I know I take way too many pictures of Whimsy...LOL She is usually pretty co-operative with a piece of cheese in front of her nose! I wish I could get her to keep bandanas on for longer, but she hates them and off they come after the photo is taken..hates anything in her hair too...that is why I keep her hair trimmed out of her eyes instead of a topknot. I gave her a bath yesterday and she is extra poofy! I try to take a nice picture of her every month...At least for her first year.


----------



## motherslittlehelper (Mar 18, 2010)

Terrific pictures of a beautiful Whimsy! And you even got her to 'smile'. She looks like such a 'girly' girl in them. I did not realize she is only ten months old. Just want to pick her up and 'squeeze' on her!  Such a great job!


----------



## krandall (Jun 11, 2009)

whimsy said:


> I know I take way too many pictures of Whimsy...LOL She is usually pretty co-operative with a piece of cheese in front of her nose! I wish I could get her to keep bandanas on for longer, but she hates them and off they come after the photo is taken..hates anything in her hair too...that is why I keep her hair trimmed out of her eyes instead of a topknot. I gave her a bath yesterday and she is extra poofy! I try to take a nice picture of her every month...At least for her first year.

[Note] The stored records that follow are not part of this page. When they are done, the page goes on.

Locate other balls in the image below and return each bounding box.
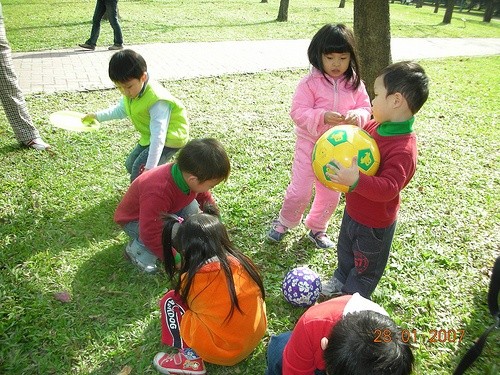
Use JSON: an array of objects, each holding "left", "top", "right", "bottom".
[
  {"left": 313, "top": 124, "right": 376, "bottom": 190},
  {"left": 284, "top": 266, "right": 320, "bottom": 305}
]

Whimsy looks adorable! And I love the way you do her bangs... very similar to what we do with Kodi!


----------



## morriscsps (Aug 17, 2010)

So so sweet and pretty. 

I have a grooming question. Jack has been groomed a couple of time by a professional but I do want to learn to do it. We tried to do bangs similar to Whimsy's but haven't gotten it yet. What he has works but I think slightly longer strands would lie better.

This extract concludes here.